+++ MATERIAL
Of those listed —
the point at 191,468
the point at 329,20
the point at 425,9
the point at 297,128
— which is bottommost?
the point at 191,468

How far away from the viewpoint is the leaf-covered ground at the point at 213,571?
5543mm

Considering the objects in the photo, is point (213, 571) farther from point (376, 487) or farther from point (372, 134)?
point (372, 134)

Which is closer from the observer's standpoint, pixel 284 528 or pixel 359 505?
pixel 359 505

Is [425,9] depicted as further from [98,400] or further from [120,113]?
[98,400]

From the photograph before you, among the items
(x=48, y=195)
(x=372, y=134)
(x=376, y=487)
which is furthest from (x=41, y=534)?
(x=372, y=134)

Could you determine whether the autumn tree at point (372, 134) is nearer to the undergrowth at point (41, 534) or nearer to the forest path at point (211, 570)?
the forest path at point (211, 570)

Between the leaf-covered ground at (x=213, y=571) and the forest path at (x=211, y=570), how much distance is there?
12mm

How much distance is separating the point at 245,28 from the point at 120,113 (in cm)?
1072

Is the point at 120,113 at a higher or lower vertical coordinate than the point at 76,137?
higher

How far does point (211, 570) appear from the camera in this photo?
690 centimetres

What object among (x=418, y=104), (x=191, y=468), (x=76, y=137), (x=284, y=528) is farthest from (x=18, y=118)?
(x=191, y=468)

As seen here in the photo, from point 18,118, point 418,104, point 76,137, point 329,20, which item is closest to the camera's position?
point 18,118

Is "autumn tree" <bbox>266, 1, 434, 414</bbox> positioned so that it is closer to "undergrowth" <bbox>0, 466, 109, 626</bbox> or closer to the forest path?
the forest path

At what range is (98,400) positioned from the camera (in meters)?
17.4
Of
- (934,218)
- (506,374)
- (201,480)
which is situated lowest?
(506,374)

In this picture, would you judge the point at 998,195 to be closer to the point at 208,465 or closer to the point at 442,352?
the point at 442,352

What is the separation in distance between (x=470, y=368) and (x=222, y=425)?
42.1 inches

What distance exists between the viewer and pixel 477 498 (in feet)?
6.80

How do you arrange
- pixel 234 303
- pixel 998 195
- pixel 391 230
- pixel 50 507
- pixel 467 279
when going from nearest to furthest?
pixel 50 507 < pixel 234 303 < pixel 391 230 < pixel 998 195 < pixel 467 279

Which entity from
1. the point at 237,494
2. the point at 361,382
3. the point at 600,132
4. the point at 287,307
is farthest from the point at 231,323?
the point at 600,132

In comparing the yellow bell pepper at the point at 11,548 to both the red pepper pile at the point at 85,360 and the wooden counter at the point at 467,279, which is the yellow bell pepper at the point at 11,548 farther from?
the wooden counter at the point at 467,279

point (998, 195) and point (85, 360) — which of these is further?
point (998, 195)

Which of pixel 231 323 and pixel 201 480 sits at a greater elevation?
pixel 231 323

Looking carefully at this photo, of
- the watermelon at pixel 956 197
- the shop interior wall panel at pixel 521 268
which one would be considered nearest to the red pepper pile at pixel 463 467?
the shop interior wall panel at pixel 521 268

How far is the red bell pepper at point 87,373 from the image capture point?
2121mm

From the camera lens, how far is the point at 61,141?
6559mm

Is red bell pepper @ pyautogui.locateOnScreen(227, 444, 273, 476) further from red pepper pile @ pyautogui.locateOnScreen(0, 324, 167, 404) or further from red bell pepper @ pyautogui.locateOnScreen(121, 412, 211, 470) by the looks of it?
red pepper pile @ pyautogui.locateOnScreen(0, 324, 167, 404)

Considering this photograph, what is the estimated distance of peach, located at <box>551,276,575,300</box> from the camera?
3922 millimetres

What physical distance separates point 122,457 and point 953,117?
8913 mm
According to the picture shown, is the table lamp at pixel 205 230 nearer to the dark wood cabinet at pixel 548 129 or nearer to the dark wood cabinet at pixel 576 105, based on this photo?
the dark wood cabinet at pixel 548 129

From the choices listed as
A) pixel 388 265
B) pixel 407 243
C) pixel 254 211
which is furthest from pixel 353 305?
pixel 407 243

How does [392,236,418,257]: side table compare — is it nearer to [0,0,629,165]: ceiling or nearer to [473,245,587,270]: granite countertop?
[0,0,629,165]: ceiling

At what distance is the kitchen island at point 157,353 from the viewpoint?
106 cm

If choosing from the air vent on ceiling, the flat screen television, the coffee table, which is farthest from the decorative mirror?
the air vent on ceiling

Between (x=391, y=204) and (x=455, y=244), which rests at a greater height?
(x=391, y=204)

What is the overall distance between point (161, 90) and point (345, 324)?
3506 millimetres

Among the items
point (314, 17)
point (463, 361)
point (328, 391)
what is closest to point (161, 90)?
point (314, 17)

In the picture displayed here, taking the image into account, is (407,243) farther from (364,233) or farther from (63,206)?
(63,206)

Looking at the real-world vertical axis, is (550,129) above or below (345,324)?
++++++
[EXERCISE REQUIREMENTS]:
Reproduce the entire listing above word for word, leaving every line unchanged.

[OUTPUT FOR THIS EXERCISE]:
Of those listed —
the point at 191,468
the point at 329,20
the point at 425,9
the point at 297,128
— which is bottommost?
the point at 191,468

How far away from the viewpoint is the leaf-covered ground at the point at 213,571?
5543mm

Considering the objects in the photo, is point (213, 571) farther from point (376, 487) or farther from point (372, 134)?
point (372, 134)

Which is closer from the observer's standpoint, pixel 284 528 or pixel 359 505?
pixel 359 505

Is [425,9] depicted as further from [98,400] or further from [120,113]?
[98,400]

From the photograph before you, among the items
(x=48, y=195)
(x=372, y=134)
(x=376, y=487)
which is furthest from (x=41, y=534)?
(x=372, y=134)

Could you determine whether the autumn tree at point (372, 134) is nearer to the undergrowth at point (41, 534) or nearer to the forest path at point (211, 570)?
the forest path at point (211, 570)

Between the leaf-covered ground at (x=213, y=571) and the forest path at (x=211, y=570), how much distance is there?
12mm

How much distance is separating the point at 245,28 from the point at 120,113 (in cm)?
1072

Is the point at 120,113 at a higher or lower vertical coordinate than the point at 76,137?
higher

How far does point (211, 570) appear from the camera in this photo?
690 centimetres

What object among (x=418, y=104), (x=191, y=468), (x=76, y=137), (x=284, y=528) is farthest from (x=18, y=118)?
(x=191, y=468)

As seen here in the photo, from point 18,118, point 418,104, point 76,137, point 329,20, which item is closest to the camera's position?
point 18,118

Is "autumn tree" <bbox>266, 1, 434, 414</bbox> positioned so that it is closer to "undergrowth" <bbox>0, 466, 109, 626</bbox> or closer to the forest path?
the forest path

At what range is (98,400) positioned from the camera (in meters)?
17.4
Of
- (934,218)
- (506,374)
- (201,480)
which is situated lowest?
(506,374)

In this picture, would you judge the point at 998,195 to be closer to the point at 208,465 or closer to the point at 442,352?
the point at 442,352

What is the separation in distance between (x=470, y=368) and (x=222, y=425)?
42.1 inches

What distance exists between the viewer and pixel 477 498 (in feet)?
6.80

How do you arrange
- pixel 234 303
- pixel 998 195
- pixel 391 230
- pixel 50 507
- pixel 467 279
when going from nearest to furthest?
pixel 50 507 < pixel 234 303 < pixel 391 230 < pixel 998 195 < pixel 467 279

Which entity from
1. the point at 237,494
2. the point at 361,382
3. the point at 600,132
4. the point at 287,307
is farthest from the point at 231,323?
the point at 600,132

In comparing the yellow bell pepper at the point at 11,548 to both the red pepper pile at the point at 85,360 and the wooden counter at the point at 467,279, which is the yellow bell pepper at the point at 11,548 farther from?
the wooden counter at the point at 467,279

point (998, 195) and point (85, 360) — which of these is further?
point (998, 195)

Which of pixel 231 323 and pixel 201 480 sits at a greater elevation?
pixel 231 323

Looking carefully at this photo, of
- the watermelon at pixel 956 197
- the shop interior wall panel at pixel 521 268
which one would be considered nearest to the red pepper pile at pixel 463 467?
the shop interior wall panel at pixel 521 268

How far is the red bell pepper at point 87,373 from the image capture point?
2121mm

From the camera lens, how far is the point at 61,141?
6559mm

Is red bell pepper @ pyautogui.locateOnScreen(227, 444, 273, 476) further from red pepper pile @ pyautogui.locateOnScreen(0, 324, 167, 404) or further from red bell pepper @ pyautogui.locateOnScreen(121, 412, 211, 470) by the looks of it?
red pepper pile @ pyautogui.locateOnScreen(0, 324, 167, 404)

Considering this photograph, what is the estimated distance of peach, located at <box>551,276,575,300</box> from the camera?
3922 millimetres

What physical distance separates point 122,457 and point 953,117?
8913 mm
According to the picture shown, is the table lamp at pixel 205 230 nearer to the dark wood cabinet at pixel 548 129 or nearer to the dark wood cabinet at pixel 576 105, based on this photo?
the dark wood cabinet at pixel 548 129

From the choices listed as
A) pixel 388 265
B) pixel 407 243
C) pixel 254 211
which is furthest from pixel 353 305?
pixel 407 243

How does [392,236,418,257]: side table compare — is it nearer to [0,0,629,165]: ceiling or nearer to [473,245,587,270]: granite countertop?
[0,0,629,165]: ceiling

At what distance is the kitchen island at point 157,353 from the viewpoint?
106 cm

If choosing from the air vent on ceiling, the flat screen television, the coffee table, which is farthest from the decorative mirror?
the air vent on ceiling

Between (x=391, y=204) and (x=455, y=244), which rests at a greater height?
(x=391, y=204)

What is the overall distance between point (161, 90) and point (345, 324)?
3506 millimetres

Among the items
point (314, 17)
point (463, 361)
point (328, 391)
what is closest to point (161, 90)?
point (314, 17)

In the picture displayed here, taking the image into account, is (407,243) farther from (364,233) or farther from (63,206)?
(63,206)

Looking at the real-world vertical axis, is (550,129) above or below (345,324)?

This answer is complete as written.